Yes, she should have regular, routine hours of care that she is willing to provide, and to make this clear. For example, if she ends care at six, she should expect to enforce this with measures to hold families accountable for picking up on time. etc. Families need to know if there is a late pick-up fee, if there is a one-time grace period for this, etc. She need to make some choices in this regard. As someone who has run a preschool from my home, I made it very clear when people were welcome to be on the property.
Payment should be uniform for all parents, in my opinion. If it's monthly, she might offer to take payments consistently on the 1st or the 15th of the month. There should be a short grace period (I offered three days) and then a reasonable per-day late fee. She should also be clear about when she will NOT provide care due to lack of payment. I personally think that six days out from the agreed-upon payment date is time to say 'please don't bring your child until I'm paid in full'. She needs to make this clear and then stick with it. There's nothing worse than getting a reputation as being too flexible on payments. People stop taking you seriously.
Are there fees or deposits she needs from parents? Also, how much notice does she want from them if they are going to move their child to another care provider. I recommend one payment cycle at least.
Create the daily routine. This should be a schedule which includes meals/snacks, times for some specific activities if possible (storytime, messy art, music and movement, outdoors play, free play), and naps. She should be clear about when meals are so parents dropping off later aren't expecting her to serve a meal she cleared up a half-hour ago. Routine is also important for the children. She should know what her 'day with the kids' looks like and be able to convey that.

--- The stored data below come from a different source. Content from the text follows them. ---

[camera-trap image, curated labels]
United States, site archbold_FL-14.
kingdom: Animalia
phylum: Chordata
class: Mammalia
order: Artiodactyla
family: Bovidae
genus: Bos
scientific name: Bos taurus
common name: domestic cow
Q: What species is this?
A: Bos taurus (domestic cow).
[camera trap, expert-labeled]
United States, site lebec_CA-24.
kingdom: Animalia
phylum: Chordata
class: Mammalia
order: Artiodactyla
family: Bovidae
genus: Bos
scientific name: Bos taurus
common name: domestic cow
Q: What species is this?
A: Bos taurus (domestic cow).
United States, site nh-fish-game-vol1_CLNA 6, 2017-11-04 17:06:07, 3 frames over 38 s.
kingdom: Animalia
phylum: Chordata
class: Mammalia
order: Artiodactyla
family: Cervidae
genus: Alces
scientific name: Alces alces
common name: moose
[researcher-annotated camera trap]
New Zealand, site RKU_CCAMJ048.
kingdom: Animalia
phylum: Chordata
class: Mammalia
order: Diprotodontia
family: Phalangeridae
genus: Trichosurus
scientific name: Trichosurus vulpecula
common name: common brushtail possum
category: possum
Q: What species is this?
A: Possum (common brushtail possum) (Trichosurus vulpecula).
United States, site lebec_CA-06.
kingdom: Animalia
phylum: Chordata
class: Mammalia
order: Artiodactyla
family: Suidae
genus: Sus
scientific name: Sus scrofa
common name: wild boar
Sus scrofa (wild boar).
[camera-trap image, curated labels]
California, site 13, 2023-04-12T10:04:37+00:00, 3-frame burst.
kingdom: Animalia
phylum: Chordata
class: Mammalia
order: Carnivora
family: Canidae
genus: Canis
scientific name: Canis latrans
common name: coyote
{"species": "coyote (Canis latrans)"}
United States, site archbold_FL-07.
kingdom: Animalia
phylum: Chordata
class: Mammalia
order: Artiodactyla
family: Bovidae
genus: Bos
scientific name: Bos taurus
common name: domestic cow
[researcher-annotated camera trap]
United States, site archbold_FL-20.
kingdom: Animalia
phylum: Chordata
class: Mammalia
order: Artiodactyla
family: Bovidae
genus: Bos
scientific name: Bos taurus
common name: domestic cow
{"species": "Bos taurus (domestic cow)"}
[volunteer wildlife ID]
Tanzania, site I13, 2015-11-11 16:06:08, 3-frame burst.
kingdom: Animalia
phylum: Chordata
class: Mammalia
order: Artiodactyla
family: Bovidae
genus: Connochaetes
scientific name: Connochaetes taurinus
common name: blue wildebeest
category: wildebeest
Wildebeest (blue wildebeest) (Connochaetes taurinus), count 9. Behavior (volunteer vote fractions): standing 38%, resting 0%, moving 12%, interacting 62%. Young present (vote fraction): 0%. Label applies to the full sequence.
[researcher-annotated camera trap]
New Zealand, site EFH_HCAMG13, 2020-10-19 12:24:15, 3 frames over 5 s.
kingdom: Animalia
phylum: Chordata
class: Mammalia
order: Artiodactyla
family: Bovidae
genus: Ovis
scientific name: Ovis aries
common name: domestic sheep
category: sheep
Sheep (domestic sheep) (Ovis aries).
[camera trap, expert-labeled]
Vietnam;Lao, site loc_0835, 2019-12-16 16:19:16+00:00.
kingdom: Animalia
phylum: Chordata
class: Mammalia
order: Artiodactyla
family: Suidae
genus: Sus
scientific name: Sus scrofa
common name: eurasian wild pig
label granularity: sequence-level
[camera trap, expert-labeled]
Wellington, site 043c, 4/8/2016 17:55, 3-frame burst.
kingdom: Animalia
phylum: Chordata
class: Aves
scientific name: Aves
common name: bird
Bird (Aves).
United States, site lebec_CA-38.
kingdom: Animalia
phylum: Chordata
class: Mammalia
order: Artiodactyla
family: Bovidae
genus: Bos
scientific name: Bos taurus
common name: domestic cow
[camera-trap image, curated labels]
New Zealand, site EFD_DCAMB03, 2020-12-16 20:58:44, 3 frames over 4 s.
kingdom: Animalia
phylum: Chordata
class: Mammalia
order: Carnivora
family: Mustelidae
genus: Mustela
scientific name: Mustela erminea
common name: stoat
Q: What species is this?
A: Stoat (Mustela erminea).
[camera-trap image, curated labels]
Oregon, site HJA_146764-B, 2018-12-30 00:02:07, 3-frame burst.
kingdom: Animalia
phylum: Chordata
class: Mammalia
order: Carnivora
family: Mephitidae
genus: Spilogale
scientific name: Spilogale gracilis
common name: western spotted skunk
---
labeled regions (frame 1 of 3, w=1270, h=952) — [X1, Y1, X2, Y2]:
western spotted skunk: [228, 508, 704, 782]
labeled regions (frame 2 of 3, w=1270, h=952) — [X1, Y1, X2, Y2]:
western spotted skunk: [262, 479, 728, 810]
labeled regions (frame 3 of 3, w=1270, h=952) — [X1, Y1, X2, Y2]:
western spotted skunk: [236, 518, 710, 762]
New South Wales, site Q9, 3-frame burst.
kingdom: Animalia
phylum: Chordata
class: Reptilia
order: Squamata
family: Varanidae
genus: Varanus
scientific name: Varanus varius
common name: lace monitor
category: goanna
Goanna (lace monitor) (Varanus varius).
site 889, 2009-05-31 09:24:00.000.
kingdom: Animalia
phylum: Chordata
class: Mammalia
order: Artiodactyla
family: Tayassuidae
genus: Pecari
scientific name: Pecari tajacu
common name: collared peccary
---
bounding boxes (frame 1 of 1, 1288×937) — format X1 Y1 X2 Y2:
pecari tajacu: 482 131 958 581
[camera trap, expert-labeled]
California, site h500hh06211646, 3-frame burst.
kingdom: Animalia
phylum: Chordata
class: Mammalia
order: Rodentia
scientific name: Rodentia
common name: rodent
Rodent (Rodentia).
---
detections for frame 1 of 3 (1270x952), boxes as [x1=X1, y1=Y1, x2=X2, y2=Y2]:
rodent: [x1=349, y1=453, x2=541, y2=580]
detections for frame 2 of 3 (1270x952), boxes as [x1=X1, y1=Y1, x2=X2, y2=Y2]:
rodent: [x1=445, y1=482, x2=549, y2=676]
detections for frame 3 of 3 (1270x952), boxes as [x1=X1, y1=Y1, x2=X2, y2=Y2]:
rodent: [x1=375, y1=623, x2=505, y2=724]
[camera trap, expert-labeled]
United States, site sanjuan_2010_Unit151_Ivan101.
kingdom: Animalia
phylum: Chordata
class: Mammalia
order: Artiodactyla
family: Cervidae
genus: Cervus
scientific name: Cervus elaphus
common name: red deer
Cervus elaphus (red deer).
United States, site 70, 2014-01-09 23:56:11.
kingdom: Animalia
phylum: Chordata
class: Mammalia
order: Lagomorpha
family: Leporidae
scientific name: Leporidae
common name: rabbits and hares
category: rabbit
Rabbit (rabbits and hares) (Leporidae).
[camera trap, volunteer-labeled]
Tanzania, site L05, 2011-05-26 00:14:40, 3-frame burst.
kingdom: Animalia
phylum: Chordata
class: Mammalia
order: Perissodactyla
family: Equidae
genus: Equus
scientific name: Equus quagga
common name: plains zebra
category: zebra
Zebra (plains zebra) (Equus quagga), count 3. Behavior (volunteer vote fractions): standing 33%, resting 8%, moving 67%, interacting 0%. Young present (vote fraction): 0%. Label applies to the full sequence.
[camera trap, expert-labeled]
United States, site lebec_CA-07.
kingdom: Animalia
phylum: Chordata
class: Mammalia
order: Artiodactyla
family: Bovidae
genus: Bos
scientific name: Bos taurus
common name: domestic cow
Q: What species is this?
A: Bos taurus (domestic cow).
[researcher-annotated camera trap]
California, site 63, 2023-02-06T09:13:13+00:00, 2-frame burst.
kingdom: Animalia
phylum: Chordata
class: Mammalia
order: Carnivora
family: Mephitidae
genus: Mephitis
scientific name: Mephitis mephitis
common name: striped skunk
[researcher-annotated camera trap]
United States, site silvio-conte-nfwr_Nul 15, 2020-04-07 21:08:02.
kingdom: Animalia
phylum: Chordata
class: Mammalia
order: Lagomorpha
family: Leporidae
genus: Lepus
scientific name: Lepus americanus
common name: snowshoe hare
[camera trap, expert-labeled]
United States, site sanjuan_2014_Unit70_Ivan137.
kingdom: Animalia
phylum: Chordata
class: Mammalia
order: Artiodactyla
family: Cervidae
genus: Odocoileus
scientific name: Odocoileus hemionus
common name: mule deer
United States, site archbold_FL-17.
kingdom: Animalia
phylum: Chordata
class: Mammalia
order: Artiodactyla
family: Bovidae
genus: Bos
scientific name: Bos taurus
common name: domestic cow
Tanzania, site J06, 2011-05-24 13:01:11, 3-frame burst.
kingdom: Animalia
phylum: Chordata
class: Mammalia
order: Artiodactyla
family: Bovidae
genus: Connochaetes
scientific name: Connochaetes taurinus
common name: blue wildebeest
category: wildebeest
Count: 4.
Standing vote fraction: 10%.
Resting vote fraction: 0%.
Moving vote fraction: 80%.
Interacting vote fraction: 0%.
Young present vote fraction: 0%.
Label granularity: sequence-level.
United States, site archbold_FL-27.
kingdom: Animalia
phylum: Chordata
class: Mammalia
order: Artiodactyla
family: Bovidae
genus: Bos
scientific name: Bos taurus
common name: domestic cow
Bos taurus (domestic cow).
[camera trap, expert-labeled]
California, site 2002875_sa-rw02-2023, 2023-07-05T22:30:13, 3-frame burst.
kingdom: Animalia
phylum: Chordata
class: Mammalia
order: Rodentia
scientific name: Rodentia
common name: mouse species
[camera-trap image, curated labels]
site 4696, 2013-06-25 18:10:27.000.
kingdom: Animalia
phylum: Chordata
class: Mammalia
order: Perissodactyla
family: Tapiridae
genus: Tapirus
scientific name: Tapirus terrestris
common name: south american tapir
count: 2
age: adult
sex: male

Expectations: what does she need parents to bring, either to leave for her to store or for them to bring on a daily basis? How many diapers/wipes? Changes of clothing? What sort of outdoor clothing will they need? Will she be providing meals and snacks, or should parents be packing a nutritious lunch?
She should also have an illness exclusion policy which covers in detail when kids should be kept home.
In the care situation she's in, she might consider creating some sort of policy regarding exclusion due to aggressive behavior, and to be specific about when a child needs to go home. For example, a toddler biting is more appropriate than a six year old biting or aggressively hitting and should be treated differently.
I could go on. My best recommendation is for your friend to visit a couple local daycares, take the tours, and ask for a parent handbook if possible. This will give her some idea of what she might want to include.
Oh, and she might consider purchasing an insurance policy, or creating herself as an LLC as a firewall to protect her household interests. I did both to make sure we didn't lose the house, just in case a child was accidentally hurt.